> Document
Ice sport facility in Perth, Western Australia

The Perth Ice Arena (also known as Perth Ice Arena Center) is an ice sports and public skate center, built in 2009 and located in the suburb of Malaga, in Perth Western Australia. The arena serves as the home ice rink for the Perth Thunder in the Australian Ice Hockey League , West Coast Ice Hockey Club and Northern Ice Hockey Club who compete in WA state leagues.

== Events ==

Perth Ice Arena regularly hosts figure skating (including academy), ice hockey, functions (including birthday parties, social clubs, bucks and hens nights and youth groups), disco nights and general public sessions.

Since 2012, the arena has annually hosted fourteen regular season Australian Ice Hockey League (AIHL) matches involving Perth Thunder between the months of April and August.

> Given task 1
According to the article on the Perth Ice Arena, in which Perth suburb is the arena located?
> Given task 2
Carry on the article about the Perth Ice Arena from its final sentence.

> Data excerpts
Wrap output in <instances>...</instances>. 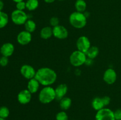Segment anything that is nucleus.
I'll return each instance as SVG.
<instances>
[{
  "label": "nucleus",
  "instance_id": "obj_33",
  "mask_svg": "<svg viewBox=\"0 0 121 120\" xmlns=\"http://www.w3.org/2000/svg\"><path fill=\"white\" fill-rule=\"evenodd\" d=\"M44 1L47 4H52L56 0H44Z\"/></svg>",
  "mask_w": 121,
  "mask_h": 120
},
{
  "label": "nucleus",
  "instance_id": "obj_34",
  "mask_svg": "<svg viewBox=\"0 0 121 120\" xmlns=\"http://www.w3.org/2000/svg\"><path fill=\"white\" fill-rule=\"evenodd\" d=\"M12 1H14V2H15V3H17V2H20V1H24V0H12Z\"/></svg>",
  "mask_w": 121,
  "mask_h": 120
},
{
  "label": "nucleus",
  "instance_id": "obj_5",
  "mask_svg": "<svg viewBox=\"0 0 121 120\" xmlns=\"http://www.w3.org/2000/svg\"><path fill=\"white\" fill-rule=\"evenodd\" d=\"M11 18L13 23L17 25H24L28 20V16L24 11L15 9L11 14Z\"/></svg>",
  "mask_w": 121,
  "mask_h": 120
},
{
  "label": "nucleus",
  "instance_id": "obj_32",
  "mask_svg": "<svg viewBox=\"0 0 121 120\" xmlns=\"http://www.w3.org/2000/svg\"><path fill=\"white\" fill-rule=\"evenodd\" d=\"M4 7V3L3 1L0 0V11H2Z\"/></svg>",
  "mask_w": 121,
  "mask_h": 120
},
{
  "label": "nucleus",
  "instance_id": "obj_8",
  "mask_svg": "<svg viewBox=\"0 0 121 120\" xmlns=\"http://www.w3.org/2000/svg\"><path fill=\"white\" fill-rule=\"evenodd\" d=\"M36 71L34 67L28 64L23 65L20 68V73L21 75L28 80L35 78Z\"/></svg>",
  "mask_w": 121,
  "mask_h": 120
},
{
  "label": "nucleus",
  "instance_id": "obj_4",
  "mask_svg": "<svg viewBox=\"0 0 121 120\" xmlns=\"http://www.w3.org/2000/svg\"><path fill=\"white\" fill-rule=\"evenodd\" d=\"M87 59L86 54L79 50L73 51L70 56L69 60L71 64L75 67H79L85 64Z\"/></svg>",
  "mask_w": 121,
  "mask_h": 120
},
{
  "label": "nucleus",
  "instance_id": "obj_7",
  "mask_svg": "<svg viewBox=\"0 0 121 120\" xmlns=\"http://www.w3.org/2000/svg\"><path fill=\"white\" fill-rule=\"evenodd\" d=\"M76 47L78 50L86 54L87 50L91 47V41L87 36H81L77 40Z\"/></svg>",
  "mask_w": 121,
  "mask_h": 120
},
{
  "label": "nucleus",
  "instance_id": "obj_35",
  "mask_svg": "<svg viewBox=\"0 0 121 120\" xmlns=\"http://www.w3.org/2000/svg\"><path fill=\"white\" fill-rule=\"evenodd\" d=\"M0 120H5V119L2 118H1V117H0Z\"/></svg>",
  "mask_w": 121,
  "mask_h": 120
},
{
  "label": "nucleus",
  "instance_id": "obj_11",
  "mask_svg": "<svg viewBox=\"0 0 121 120\" xmlns=\"http://www.w3.org/2000/svg\"><path fill=\"white\" fill-rule=\"evenodd\" d=\"M117 74L113 68H108L105 71L103 76V80L109 85H112L116 82Z\"/></svg>",
  "mask_w": 121,
  "mask_h": 120
},
{
  "label": "nucleus",
  "instance_id": "obj_2",
  "mask_svg": "<svg viewBox=\"0 0 121 120\" xmlns=\"http://www.w3.org/2000/svg\"><path fill=\"white\" fill-rule=\"evenodd\" d=\"M69 22L71 25L77 29L83 28L87 24V17L84 13L74 11L69 16Z\"/></svg>",
  "mask_w": 121,
  "mask_h": 120
},
{
  "label": "nucleus",
  "instance_id": "obj_24",
  "mask_svg": "<svg viewBox=\"0 0 121 120\" xmlns=\"http://www.w3.org/2000/svg\"><path fill=\"white\" fill-rule=\"evenodd\" d=\"M9 115V109L6 106L0 107V117L2 118H7Z\"/></svg>",
  "mask_w": 121,
  "mask_h": 120
},
{
  "label": "nucleus",
  "instance_id": "obj_9",
  "mask_svg": "<svg viewBox=\"0 0 121 120\" xmlns=\"http://www.w3.org/2000/svg\"><path fill=\"white\" fill-rule=\"evenodd\" d=\"M53 35L59 40H65L68 36L69 32L66 27L59 25L53 28Z\"/></svg>",
  "mask_w": 121,
  "mask_h": 120
},
{
  "label": "nucleus",
  "instance_id": "obj_36",
  "mask_svg": "<svg viewBox=\"0 0 121 120\" xmlns=\"http://www.w3.org/2000/svg\"><path fill=\"white\" fill-rule=\"evenodd\" d=\"M59 1H64V0H59Z\"/></svg>",
  "mask_w": 121,
  "mask_h": 120
},
{
  "label": "nucleus",
  "instance_id": "obj_27",
  "mask_svg": "<svg viewBox=\"0 0 121 120\" xmlns=\"http://www.w3.org/2000/svg\"><path fill=\"white\" fill-rule=\"evenodd\" d=\"M16 9L20 11H24L26 9V2L24 1H20V2L16 3Z\"/></svg>",
  "mask_w": 121,
  "mask_h": 120
},
{
  "label": "nucleus",
  "instance_id": "obj_19",
  "mask_svg": "<svg viewBox=\"0 0 121 120\" xmlns=\"http://www.w3.org/2000/svg\"><path fill=\"white\" fill-rule=\"evenodd\" d=\"M99 53V49L96 46H91L86 52L87 58L93 60L98 56Z\"/></svg>",
  "mask_w": 121,
  "mask_h": 120
},
{
  "label": "nucleus",
  "instance_id": "obj_14",
  "mask_svg": "<svg viewBox=\"0 0 121 120\" xmlns=\"http://www.w3.org/2000/svg\"><path fill=\"white\" fill-rule=\"evenodd\" d=\"M68 91V87L65 84H61L55 88L56 99L59 101L66 96Z\"/></svg>",
  "mask_w": 121,
  "mask_h": 120
},
{
  "label": "nucleus",
  "instance_id": "obj_21",
  "mask_svg": "<svg viewBox=\"0 0 121 120\" xmlns=\"http://www.w3.org/2000/svg\"><path fill=\"white\" fill-rule=\"evenodd\" d=\"M36 27L37 25L35 22L30 19H28L24 24L25 30L30 33H33L35 31L36 29Z\"/></svg>",
  "mask_w": 121,
  "mask_h": 120
},
{
  "label": "nucleus",
  "instance_id": "obj_22",
  "mask_svg": "<svg viewBox=\"0 0 121 120\" xmlns=\"http://www.w3.org/2000/svg\"><path fill=\"white\" fill-rule=\"evenodd\" d=\"M9 22V17L7 13L0 11V29L4 28L7 25Z\"/></svg>",
  "mask_w": 121,
  "mask_h": 120
},
{
  "label": "nucleus",
  "instance_id": "obj_26",
  "mask_svg": "<svg viewBox=\"0 0 121 120\" xmlns=\"http://www.w3.org/2000/svg\"><path fill=\"white\" fill-rule=\"evenodd\" d=\"M59 22H60V20L56 16H53L50 20V24L52 27H53V28L59 25Z\"/></svg>",
  "mask_w": 121,
  "mask_h": 120
},
{
  "label": "nucleus",
  "instance_id": "obj_30",
  "mask_svg": "<svg viewBox=\"0 0 121 120\" xmlns=\"http://www.w3.org/2000/svg\"><path fill=\"white\" fill-rule=\"evenodd\" d=\"M115 120H121V109H118L114 111Z\"/></svg>",
  "mask_w": 121,
  "mask_h": 120
},
{
  "label": "nucleus",
  "instance_id": "obj_20",
  "mask_svg": "<svg viewBox=\"0 0 121 120\" xmlns=\"http://www.w3.org/2000/svg\"><path fill=\"white\" fill-rule=\"evenodd\" d=\"M74 7L76 11L83 13L86 11L87 4L85 0H76L74 4Z\"/></svg>",
  "mask_w": 121,
  "mask_h": 120
},
{
  "label": "nucleus",
  "instance_id": "obj_15",
  "mask_svg": "<svg viewBox=\"0 0 121 120\" xmlns=\"http://www.w3.org/2000/svg\"><path fill=\"white\" fill-rule=\"evenodd\" d=\"M40 84L39 81L34 78L31 80H28V84H27V89L33 94H35L39 90V88L40 87Z\"/></svg>",
  "mask_w": 121,
  "mask_h": 120
},
{
  "label": "nucleus",
  "instance_id": "obj_17",
  "mask_svg": "<svg viewBox=\"0 0 121 120\" xmlns=\"http://www.w3.org/2000/svg\"><path fill=\"white\" fill-rule=\"evenodd\" d=\"M92 107L96 111L105 108L102 98L101 97H95L92 101Z\"/></svg>",
  "mask_w": 121,
  "mask_h": 120
},
{
  "label": "nucleus",
  "instance_id": "obj_37",
  "mask_svg": "<svg viewBox=\"0 0 121 120\" xmlns=\"http://www.w3.org/2000/svg\"></svg>",
  "mask_w": 121,
  "mask_h": 120
},
{
  "label": "nucleus",
  "instance_id": "obj_3",
  "mask_svg": "<svg viewBox=\"0 0 121 120\" xmlns=\"http://www.w3.org/2000/svg\"><path fill=\"white\" fill-rule=\"evenodd\" d=\"M56 100L55 89L51 86H47L42 88L39 94V100L41 103L47 104Z\"/></svg>",
  "mask_w": 121,
  "mask_h": 120
},
{
  "label": "nucleus",
  "instance_id": "obj_12",
  "mask_svg": "<svg viewBox=\"0 0 121 120\" xmlns=\"http://www.w3.org/2000/svg\"><path fill=\"white\" fill-rule=\"evenodd\" d=\"M31 98L32 94L27 89L21 91L17 95L18 101L22 105L29 103L31 100Z\"/></svg>",
  "mask_w": 121,
  "mask_h": 120
},
{
  "label": "nucleus",
  "instance_id": "obj_16",
  "mask_svg": "<svg viewBox=\"0 0 121 120\" xmlns=\"http://www.w3.org/2000/svg\"><path fill=\"white\" fill-rule=\"evenodd\" d=\"M40 37L44 40H48L53 36V28L51 27H44L41 29Z\"/></svg>",
  "mask_w": 121,
  "mask_h": 120
},
{
  "label": "nucleus",
  "instance_id": "obj_23",
  "mask_svg": "<svg viewBox=\"0 0 121 120\" xmlns=\"http://www.w3.org/2000/svg\"><path fill=\"white\" fill-rule=\"evenodd\" d=\"M26 2V9L30 11L35 10L39 6V0H27Z\"/></svg>",
  "mask_w": 121,
  "mask_h": 120
},
{
  "label": "nucleus",
  "instance_id": "obj_6",
  "mask_svg": "<svg viewBox=\"0 0 121 120\" xmlns=\"http://www.w3.org/2000/svg\"><path fill=\"white\" fill-rule=\"evenodd\" d=\"M95 120H115L114 111L108 108H104L97 111Z\"/></svg>",
  "mask_w": 121,
  "mask_h": 120
},
{
  "label": "nucleus",
  "instance_id": "obj_28",
  "mask_svg": "<svg viewBox=\"0 0 121 120\" xmlns=\"http://www.w3.org/2000/svg\"><path fill=\"white\" fill-rule=\"evenodd\" d=\"M8 62H9L8 57L2 56L0 58V65L1 67H6L8 64Z\"/></svg>",
  "mask_w": 121,
  "mask_h": 120
},
{
  "label": "nucleus",
  "instance_id": "obj_10",
  "mask_svg": "<svg viewBox=\"0 0 121 120\" xmlns=\"http://www.w3.org/2000/svg\"><path fill=\"white\" fill-rule=\"evenodd\" d=\"M32 40L31 33L27 31H22L18 34L17 41L19 44L21 45H26L31 42Z\"/></svg>",
  "mask_w": 121,
  "mask_h": 120
},
{
  "label": "nucleus",
  "instance_id": "obj_1",
  "mask_svg": "<svg viewBox=\"0 0 121 120\" xmlns=\"http://www.w3.org/2000/svg\"><path fill=\"white\" fill-rule=\"evenodd\" d=\"M56 72L53 69L48 67H42L36 71L35 78L39 83L44 87L50 86L56 81Z\"/></svg>",
  "mask_w": 121,
  "mask_h": 120
},
{
  "label": "nucleus",
  "instance_id": "obj_25",
  "mask_svg": "<svg viewBox=\"0 0 121 120\" xmlns=\"http://www.w3.org/2000/svg\"><path fill=\"white\" fill-rule=\"evenodd\" d=\"M56 120H69V116L65 111L59 112L56 115Z\"/></svg>",
  "mask_w": 121,
  "mask_h": 120
},
{
  "label": "nucleus",
  "instance_id": "obj_31",
  "mask_svg": "<svg viewBox=\"0 0 121 120\" xmlns=\"http://www.w3.org/2000/svg\"><path fill=\"white\" fill-rule=\"evenodd\" d=\"M93 62V60H92V59L87 58L85 64H86L87 65H92Z\"/></svg>",
  "mask_w": 121,
  "mask_h": 120
},
{
  "label": "nucleus",
  "instance_id": "obj_18",
  "mask_svg": "<svg viewBox=\"0 0 121 120\" xmlns=\"http://www.w3.org/2000/svg\"><path fill=\"white\" fill-rule=\"evenodd\" d=\"M60 107L63 111H66L69 109L72 105V100L70 98L65 96L60 100Z\"/></svg>",
  "mask_w": 121,
  "mask_h": 120
},
{
  "label": "nucleus",
  "instance_id": "obj_13",
  "mask_svg": "<svg viewBox=\"0 0 121 120\" xmlns=\"http://www.w3.org/2000/svg\"><path fill=\"white\" fill-rule=\"evenodd\" d=\"M15 47L14 45L11 42H6L0 48V52L2 56L9 57L14 54Z\"/></svg>",
  "mask_w": 121,
  "mask_h": 120
},
{
  "label": "nucleus",
  "instance_id": "obj_29",
  "mask_svg": "<svg viewBox=\"0 0 121 120\" xmlns=\"http://www.w3.org/2000/svg\"><path fill=\"white\" fill-rule=\"evenodd\" d=\"M102 101L104 102L105 107L108 105L110 104V102H111V98L109 96H104L102 97Z\"/></svg>",
  "mask_w": 121,
  "mask_h": 120
}]
</instances>
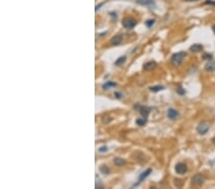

> Task output 1
Malaga

> Task output 2
The Perth Ice Arena in 2016 played host to one of the USA vs Canada Ice Hockey Classic exhibition matches. Team Canada defeated Team USA 6-5 in a shootout in game two. The series has been running since 2015 and has brought a number of current and past NHL players and coaches along with a host of AHL and ECHL players to Australia and New Zealand during that time. Players and coaches donate their time to raise money for the STOP CONCUSSIONS Foundation and awareness of the sport of ice hockey to Australia and New Zealand.